[Stored data entries]
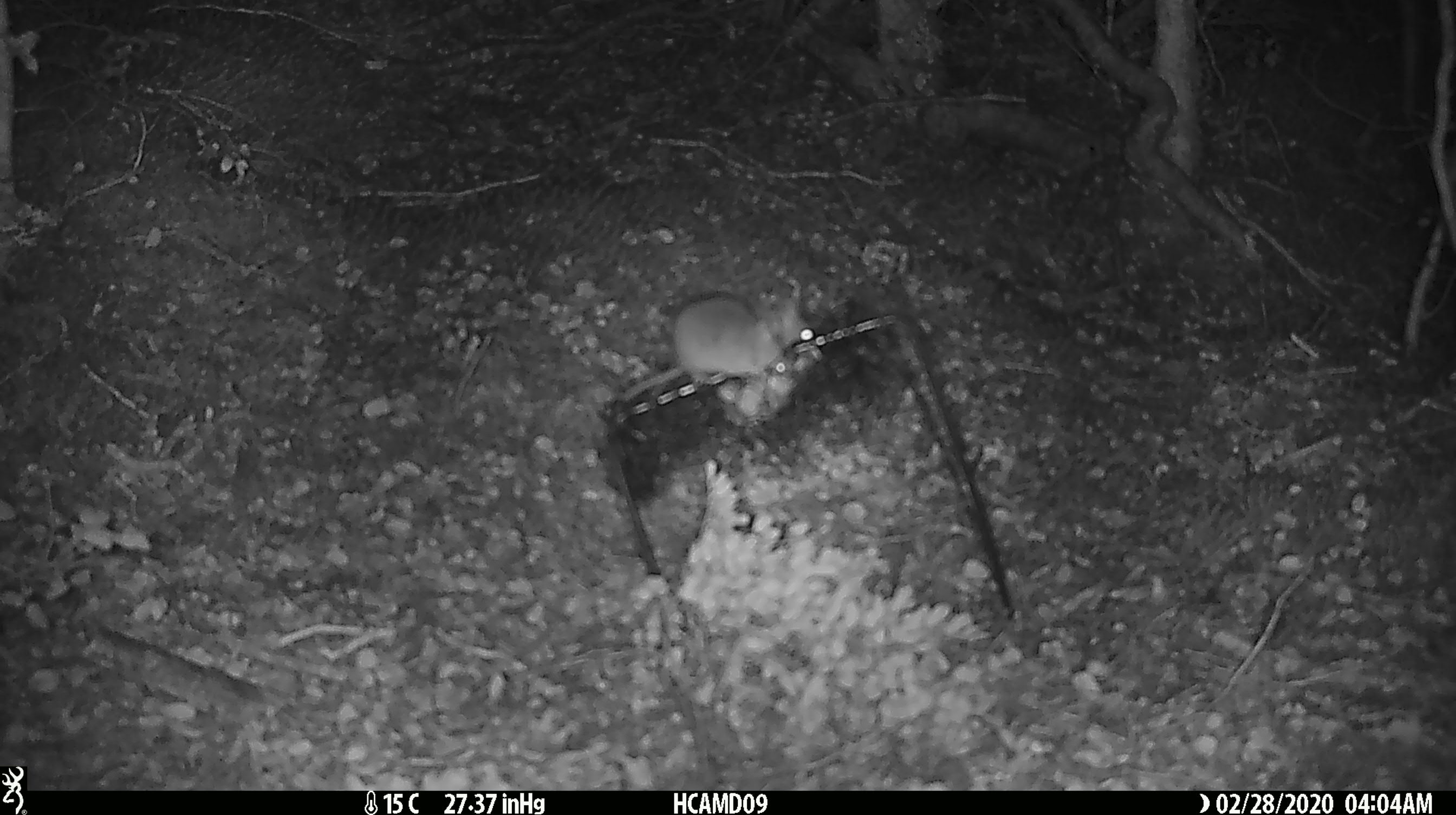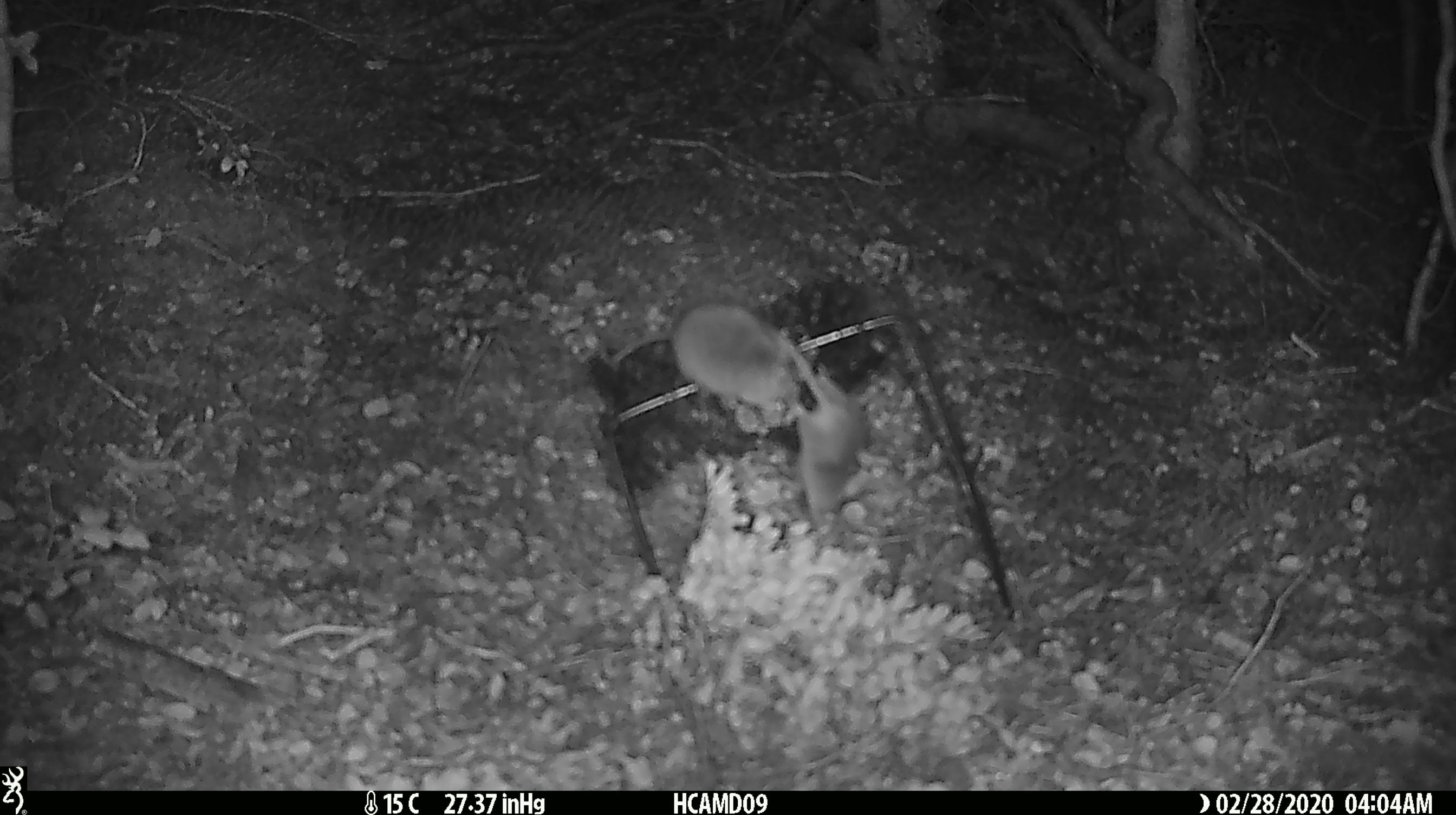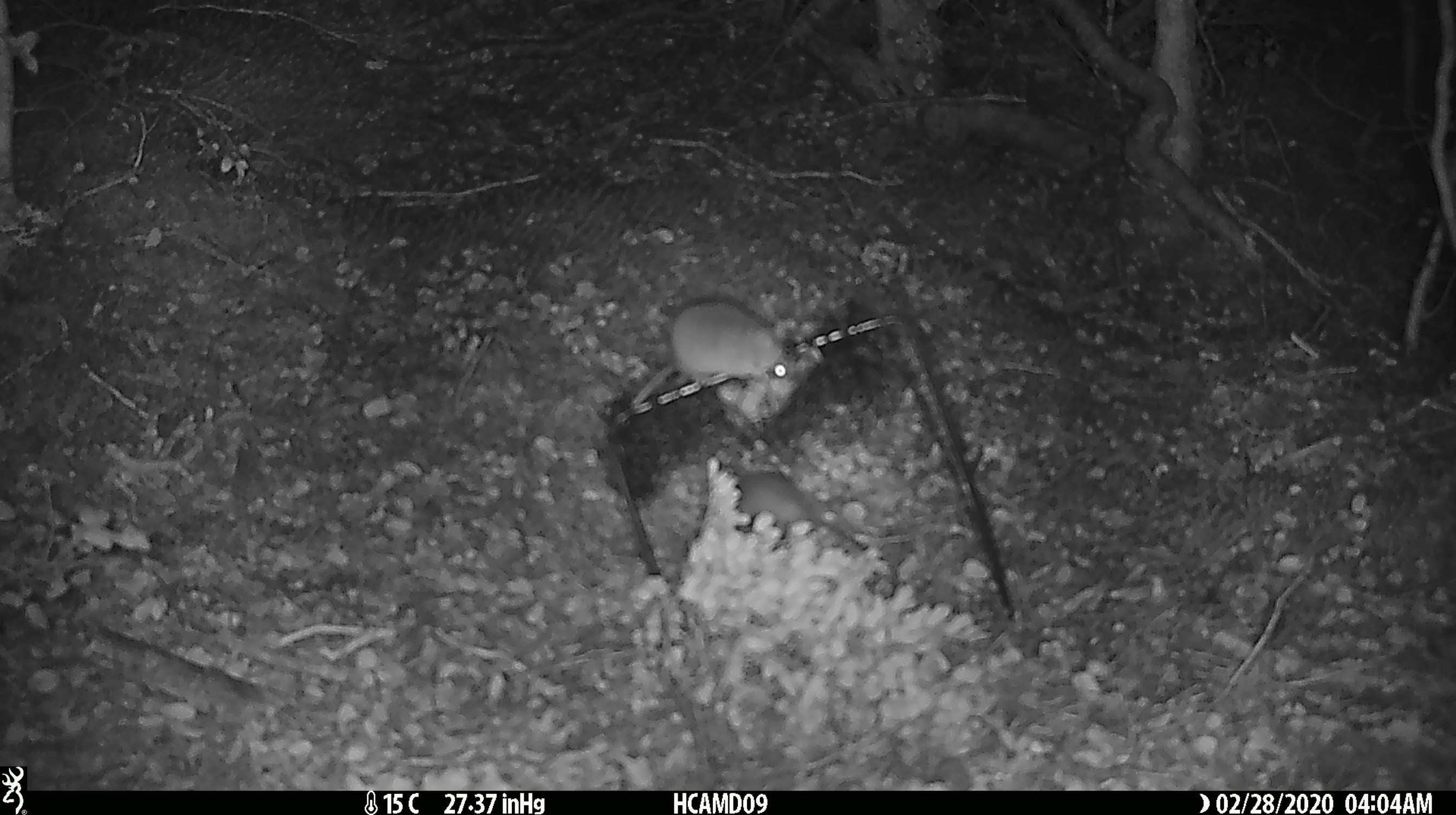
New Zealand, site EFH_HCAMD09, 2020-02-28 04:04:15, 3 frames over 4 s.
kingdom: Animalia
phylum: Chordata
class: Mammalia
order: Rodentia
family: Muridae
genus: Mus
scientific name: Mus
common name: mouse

#### YOUR ASSIGNMENT
Write the data out again word for word; leave the pictures behind.

#### THE COMPLETED TASK
New Zealand, site EFH_HCAMD09, 2020-02-28 04:04:15, 3 frames over 4 s.
kingdom: Animalia
phylum: Chordata
class: Mammalia
order: Rodentia
family: Muridae
genus: Mus
scientific name: Mus
common name: mouse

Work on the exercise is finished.